Now I feel like Biloxi circa 1980 and Dallas circa 1980 are not vastly different in size, in my opinion. I wasn't either here nor there. So Lucy starts to very politely say this ain't Biloxi. This is a big town, but it's also a small town. There's lots of people talking. You got to be very careful, especially in your line of work. You are singing in lounges and such at night. You're keeping weird company. You got to be very careful. Your brother loves you so much. And Abner's mom is none the wiser. She's like, yeah, your brother loves you so much. So Abner starts to get in her feelings a little bit like Lucy. I'm sorry, I'm afraid I don't know what you mean. So Lucy says a little more politely Well, it could be misconstrued basically that maybe there's more going on than needs to.

Speaker 1:

We don't need any gossip, especially when your hard working brother, who works his finger to the bone he has 50, 11 jobs is building a solid, good, honest name for himself and for me and for you. It would be a shame if something like a rumor about you and someone else ruined that. Afrin ain't trying to hear that she want to leave. Oh, lucy, this has been a cute dinner. I hear everything you're saying, but it's like you're not going to.

Speaker 1:

At Lolita, the North Texas Lolita, she has been through this 50, 11 times. Her father's a scumbag. Her mom is a Vidalia Onion Queen. Her uncle is the scumbag. Her mom is a Vidalia Onion Queen. Her uncle is the scumbag of Dallas and she knows if you have any affiliation with him, you're in that scumbag bag too. This is the sort of dirt that needs to be private. This isn't one of those things we need to drag out into the open. So you do your hog and dogs and dirty deeds behind closed doors. Make sure your brother don't hear about it or you will have a problem with a North Texas low leader.
○ ○ ○ ○ ○
Task — In the transcript above, how does Lucy describe the town?

The data —
○ ○ ○ ○ ○
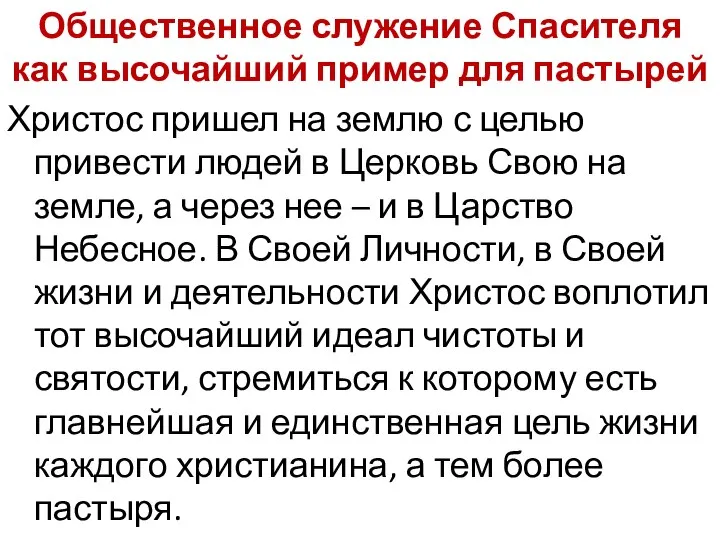 Общественное служение Спасителя как высочайший пример для пастырей

Христос пришел на землю с целью привести людей в Церковь Свою на земле, а через нее – и в Царство Небесное. В Своей Личности, в Своей жизни и деятельности Христос воплотил тот высочайший идеал чистоты и святости, стремиться к которому есть главнейшая и единственная цель жизни каждого христианина, а тем более пастыря.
○ ○ ○ ○ ○
Expected answer — She says it is a big town but also a small town.